Provided text:
· · ·

'Pandas dataframe divide features to group of high correlation
I have a dataframe with over 280 features. I ran correlation map to detect groups of features that are highly correlated: Now, I want to divide the features to groups, such that each group will be a "red zone", meaning each group will have features that are all have correlation >0.5 with each other.
How can it be done?
Thanks
Solution 1:[1]
Disclaimer:
- Visualization is not addressed in this solution. Only groups were found.
- The solution is known to be NP-hard, so mind efficiency problems.
Theory
The problem is essentially a clique problem in graph theory, which means finding all the complete subgraphs in a given graph (with nodes > 2).

· · ·

Instruction a: In the text about dividing pandas dataframe features, what graph theory problem does the solution say the task essentially is?
The text and the entries that follow it are unrelated material.

· · ·

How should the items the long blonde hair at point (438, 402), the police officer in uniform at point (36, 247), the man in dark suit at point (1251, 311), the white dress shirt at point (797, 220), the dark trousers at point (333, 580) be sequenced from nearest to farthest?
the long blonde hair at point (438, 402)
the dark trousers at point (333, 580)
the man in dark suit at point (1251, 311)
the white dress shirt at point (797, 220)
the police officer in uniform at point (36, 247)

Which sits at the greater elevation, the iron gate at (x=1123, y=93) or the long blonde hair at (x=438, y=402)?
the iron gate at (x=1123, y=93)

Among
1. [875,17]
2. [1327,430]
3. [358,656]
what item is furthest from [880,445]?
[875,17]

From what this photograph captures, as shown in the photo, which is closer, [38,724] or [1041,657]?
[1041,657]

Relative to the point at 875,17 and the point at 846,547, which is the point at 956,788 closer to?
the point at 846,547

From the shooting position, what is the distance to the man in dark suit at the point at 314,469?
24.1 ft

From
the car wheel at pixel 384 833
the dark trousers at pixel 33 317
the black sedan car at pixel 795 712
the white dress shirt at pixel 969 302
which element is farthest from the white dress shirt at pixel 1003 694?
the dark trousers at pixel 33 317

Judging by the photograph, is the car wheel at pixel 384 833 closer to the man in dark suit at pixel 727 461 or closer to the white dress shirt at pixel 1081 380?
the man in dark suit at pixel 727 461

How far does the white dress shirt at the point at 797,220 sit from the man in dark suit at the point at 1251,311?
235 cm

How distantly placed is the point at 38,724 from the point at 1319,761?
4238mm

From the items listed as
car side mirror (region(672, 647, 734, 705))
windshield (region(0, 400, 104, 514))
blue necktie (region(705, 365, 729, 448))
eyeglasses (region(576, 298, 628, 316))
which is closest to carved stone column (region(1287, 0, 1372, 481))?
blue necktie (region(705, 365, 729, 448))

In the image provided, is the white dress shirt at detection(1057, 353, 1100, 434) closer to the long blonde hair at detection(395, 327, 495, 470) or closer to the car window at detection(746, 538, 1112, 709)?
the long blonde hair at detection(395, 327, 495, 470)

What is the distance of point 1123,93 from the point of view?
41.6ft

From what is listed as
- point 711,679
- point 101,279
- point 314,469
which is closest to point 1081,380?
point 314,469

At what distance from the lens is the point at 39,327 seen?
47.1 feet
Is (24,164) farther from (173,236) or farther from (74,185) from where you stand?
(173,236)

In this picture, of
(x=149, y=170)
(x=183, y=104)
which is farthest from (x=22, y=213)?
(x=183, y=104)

· · ·

Instruction b: Rewrite the stretch of the entries from the line containing "From the shooting" through the end of the entries, substituting "camera" for "lens" and leaving everything else unchanged. Give only that stretch.

Solution a: A clique problem.

Solution b:
From the shooting position, what is the distance to the man in dark suit at the point at 314,469?
24.1 ft

From
the car wheel at pixel 384 833
the dark trousers at pixel 33 317
the black sedan car at pixel 795 712
the white dress shirt at pixel 969 302
which element is farthest from the white dress shirt at pixel 1003 694?
the dark trousers at pixel 33 317

Judging by the photograph, is the car wheel at pixel 384 833 closer to the man in dark suit at pixel 727 461 or closer to the white dress shirt at pixel 1081 380?
the man in dark suit at pixel 727 461

How far does the white dress shirt at the point at 797,220 sit from the man in dark suit at the point at 1251,311?
235 cm

How distantly placed is the point at 38,724 from the point at 1319,761?
4238mm

From the items listed as
car side mirror (region(672, 647, 734, 705))
windshield (region(0, 400, 104, 514))
blue necktie (region(705, 365, 729, 448))
eyeglasses (region(576, 298, 628, 316))
which is closest to carved stone column (region(1287, 0, 1372, 481))?
blue necktie (region(705, 365, 729, 448))

In the image provided, is the white dress shirt at detection(1057, 353, 1100, 434) closer to the long blonde hair at detection(395, 327, 495, 470) or closer to the car window at detection(746, 538, 1112, 709)?
the long blonde hair at detection(395, 327, 495, 470)

What is the distance of point 1123,93 from the point of view?
41.6ft

From what is listed as
- point 711,679
- point 101,279
- point 314,469
which is closest to point 1081,380?
point 314,469

At what distance from the camera is the point at 39,327 seen?
47.1 feet
Is (24,164) farther from (173,236) or farther from (74,185) from where you stand?
(173,236)

In this picture, of
(x=149, y=170)
(x=183, y=104)
which is farthest from (x=22, y=213)?
(x=183, y=104)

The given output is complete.